For three weekends in June the Paul Taylor company was up on Claremont Avenue at the Manhattan School of Music, one-time home of Juilliard, performing all six of Taylor’s Bach works, plus premieres to Bach by Pam Tanowitz and Margie Gillis. The idea was weighty; the music (the Orchestra of St. Luke’s) superb; the surround—the restored art deco theater with a ravishing gold curtain—beautiful; the dancing exemplary. So why were so many of us sad? Not simply because we’re still grieving for Paul Taylor, gone now for almost a year, but because this was a farewell to six Taylor dancers—six!—who are moving on to other if not better things.
We Taylor-lovers should be inured by now: we’ve survived the loss of Bettie de Jong, Carolyn Adams, Ruth Andrien, Kate Johnson, David Parsons, Christopher Gillis, Dan Wagoner, Annmaria Mazzini (I barely survived), and a host of others, including of course Taylor himself—a towering presence. And I know we’ll come to terms with the departure, now, of such major figures as Laura Halzack, Michelle Fleet, and Parisa Khobdeh. But I also know that I for one will never come to terms with the loss of Michael Trusnovec, to my mind the finest American male dancer of the past decades. After more than twenty years with the company, he’s leaving with his powers undiminished.
SEE ALSO: Remembering Paul Taylor, Dancemaker of Genius
What makes him so exceptional? Not his physical or technical qualities, although they’re remarkable, but the profound nature of his art—the utter absorption of his self into his roles, the absence of ego, the modesty, the devotion. I have never seen him flirt with the audience, over-act, under-perform. And his range! From the joy of Esplanade to the hell of Last Look; from the grandeur of Brandenburgs to the jauntiness of Company B; from the sexiness of Piazzolla Caldera to the tragic nobility of Beloved Renegade.

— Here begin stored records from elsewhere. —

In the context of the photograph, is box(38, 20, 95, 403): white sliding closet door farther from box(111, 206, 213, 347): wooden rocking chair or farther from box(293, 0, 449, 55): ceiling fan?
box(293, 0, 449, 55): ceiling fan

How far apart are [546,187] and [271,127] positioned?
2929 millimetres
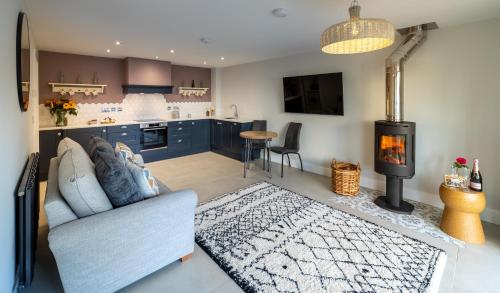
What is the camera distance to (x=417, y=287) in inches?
74.0

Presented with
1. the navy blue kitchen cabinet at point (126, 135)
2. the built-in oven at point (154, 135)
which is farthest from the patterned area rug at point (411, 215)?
the navy blue kitchen cabinet at point (126, 135)

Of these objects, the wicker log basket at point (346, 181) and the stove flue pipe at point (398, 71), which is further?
the wicker log basket at point (346, 181)

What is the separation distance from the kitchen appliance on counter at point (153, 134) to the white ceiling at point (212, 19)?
6.11 ft

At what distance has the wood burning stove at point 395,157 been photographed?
306cm

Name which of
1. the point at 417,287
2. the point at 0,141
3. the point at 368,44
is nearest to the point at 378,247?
the point at 417,287

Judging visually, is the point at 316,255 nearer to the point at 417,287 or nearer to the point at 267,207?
the point at 417,287

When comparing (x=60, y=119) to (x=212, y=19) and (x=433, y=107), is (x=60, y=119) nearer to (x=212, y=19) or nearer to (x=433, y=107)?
(x=212, y=19)

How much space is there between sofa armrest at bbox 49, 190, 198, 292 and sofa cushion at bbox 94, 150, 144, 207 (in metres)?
0.10

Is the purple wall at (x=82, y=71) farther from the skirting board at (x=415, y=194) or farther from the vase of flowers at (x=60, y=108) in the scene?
the skirting board at (x=415, y=194)

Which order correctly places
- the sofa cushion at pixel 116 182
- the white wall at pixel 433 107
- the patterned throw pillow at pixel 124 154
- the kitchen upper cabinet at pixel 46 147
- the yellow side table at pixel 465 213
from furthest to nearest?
the kitchen upper cabinet at pixel 46 147, the white wall at pixel 433 107, the yellow side table at pixel 465 213, the patterned throw pillow at pixel 124 154, the sofa cushion at pixel 116 182

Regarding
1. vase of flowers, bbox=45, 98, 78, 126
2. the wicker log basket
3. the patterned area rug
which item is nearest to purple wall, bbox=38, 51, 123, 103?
vase of flowers, bbox=45, 98, 78, 126

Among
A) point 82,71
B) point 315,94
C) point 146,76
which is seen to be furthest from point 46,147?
point 315,94

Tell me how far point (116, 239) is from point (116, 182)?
40cm

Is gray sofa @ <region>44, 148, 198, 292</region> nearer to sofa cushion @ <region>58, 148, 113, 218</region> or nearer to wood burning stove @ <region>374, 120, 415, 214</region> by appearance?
sofa cushion @ <region>58, 148, 113, 218</region>
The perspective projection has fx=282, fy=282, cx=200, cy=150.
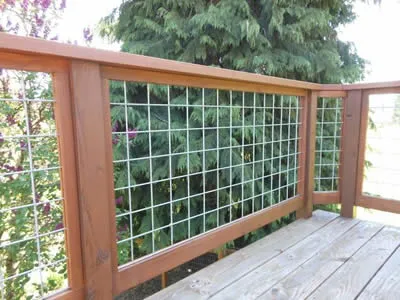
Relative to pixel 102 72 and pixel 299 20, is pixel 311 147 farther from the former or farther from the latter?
pixel 102 72

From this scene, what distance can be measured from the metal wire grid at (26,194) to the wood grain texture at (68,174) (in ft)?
2.11

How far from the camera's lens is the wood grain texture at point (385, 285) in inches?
50.5

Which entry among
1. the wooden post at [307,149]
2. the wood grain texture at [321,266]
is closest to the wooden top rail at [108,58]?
the wooden post at [307,149]

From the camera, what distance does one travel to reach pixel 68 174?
3.20ft

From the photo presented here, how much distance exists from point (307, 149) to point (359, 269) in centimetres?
94

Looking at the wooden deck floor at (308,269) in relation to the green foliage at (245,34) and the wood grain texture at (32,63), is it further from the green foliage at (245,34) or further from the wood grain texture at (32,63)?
the green foliage at (245,34)

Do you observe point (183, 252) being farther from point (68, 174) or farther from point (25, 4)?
point (25, 4)

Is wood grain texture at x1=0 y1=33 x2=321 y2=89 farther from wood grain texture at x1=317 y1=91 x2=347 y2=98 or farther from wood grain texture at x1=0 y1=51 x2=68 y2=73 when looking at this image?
wood grain texture at x1=317 y1=91 x2=347 y2=98

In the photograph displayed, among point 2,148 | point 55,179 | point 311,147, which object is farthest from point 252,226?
point 2,148

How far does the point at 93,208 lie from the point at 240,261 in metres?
0.95

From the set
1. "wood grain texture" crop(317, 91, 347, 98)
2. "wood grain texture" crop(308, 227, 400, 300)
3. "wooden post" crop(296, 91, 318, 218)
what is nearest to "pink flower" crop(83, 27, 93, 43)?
"wooden post" crop(296, 91, 318, 218)

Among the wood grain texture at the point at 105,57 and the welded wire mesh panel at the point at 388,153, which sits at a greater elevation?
the wood grain texture at the point at 105,57

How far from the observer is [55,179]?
1.73 m

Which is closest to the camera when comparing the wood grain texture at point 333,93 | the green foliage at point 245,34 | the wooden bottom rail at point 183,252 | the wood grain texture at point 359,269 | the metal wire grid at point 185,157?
the wooden bottom rail at point 183,252
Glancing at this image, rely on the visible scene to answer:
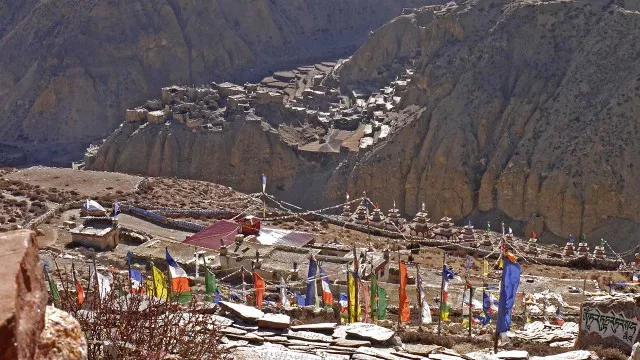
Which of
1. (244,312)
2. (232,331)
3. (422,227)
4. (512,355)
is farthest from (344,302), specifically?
(422,227)

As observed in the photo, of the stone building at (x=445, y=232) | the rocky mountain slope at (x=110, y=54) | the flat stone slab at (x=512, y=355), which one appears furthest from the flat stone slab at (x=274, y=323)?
the rocky mountain slope at (x=110, y=54)

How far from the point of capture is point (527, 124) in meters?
54.2

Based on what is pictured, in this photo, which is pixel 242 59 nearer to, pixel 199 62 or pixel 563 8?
pixel 199 62

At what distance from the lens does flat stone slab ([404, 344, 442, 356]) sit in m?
13.2

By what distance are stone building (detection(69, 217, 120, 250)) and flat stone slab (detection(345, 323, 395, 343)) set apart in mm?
21989

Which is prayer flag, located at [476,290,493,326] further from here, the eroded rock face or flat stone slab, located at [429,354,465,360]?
the eroded rock face

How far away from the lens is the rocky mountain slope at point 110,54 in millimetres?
83312

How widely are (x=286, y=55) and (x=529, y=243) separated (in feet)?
191

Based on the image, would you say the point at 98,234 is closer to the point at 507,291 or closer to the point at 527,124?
the point at 507,291

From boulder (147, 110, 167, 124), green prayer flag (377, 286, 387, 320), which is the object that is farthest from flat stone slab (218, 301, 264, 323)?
boulder (147, 110, 167, 124)

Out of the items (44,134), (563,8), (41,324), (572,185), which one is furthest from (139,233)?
(44,134)

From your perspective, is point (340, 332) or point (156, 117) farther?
point (156, 117)

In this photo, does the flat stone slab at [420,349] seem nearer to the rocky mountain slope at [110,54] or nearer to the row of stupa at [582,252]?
the row of stupa at [582,252]

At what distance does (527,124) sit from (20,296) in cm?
5037
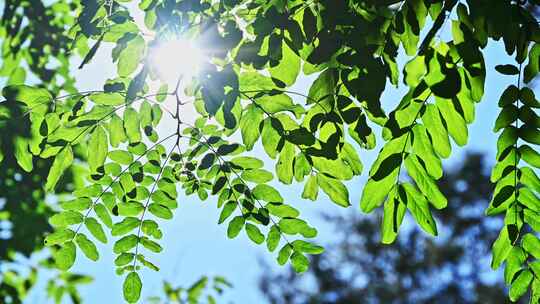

He’s a beauty without being beautiful, a star without being starry, both a company man and a loner. Although a host of new dancers have joined the company—all of them first-rate—there is no one of his potential, just as there was no precedent for his quiet genius.
In the final program he danced in Cascade and Brandenburgs, working with the concentration and freshness he has always manifested. It was a mistake to close with Cascade; it’s a more recent and slighter piece than Brandenburgs, which came first and ends with Trusnovec at his most majestic and arresting. But then we had the curtain calls—the audience and his fellow dancers pelting him with flowers. He was moved, of course, but he was also embarrassed, almost bashful. Perhaps what, finally, we love most about him is what we take to be his character.
As for this mini-season itself, there was a very early work, Junction—Taylor playing around while finding his feet. And the late Promethean Fire in a supremely moving performance—particularly intense on the Manhattan School of Music’s somewhat restricted stage. Yet again we see what Paul Taylor found in Michael Trusnovec and what Trusnovec found in him.
As for the Tanowitz and Gillis works, both were valid, both need to be seen (as they will be this fall) on the large stage of the Koch Theater. As will those wonderful non-Bach Taylor pieces Sunset, Cloven Kingdom, Syzygy, Diggity, Airs, Aureole, Piazzolla, Scudorama, Private Domain. All of them, alas, without Michael Trusnovec.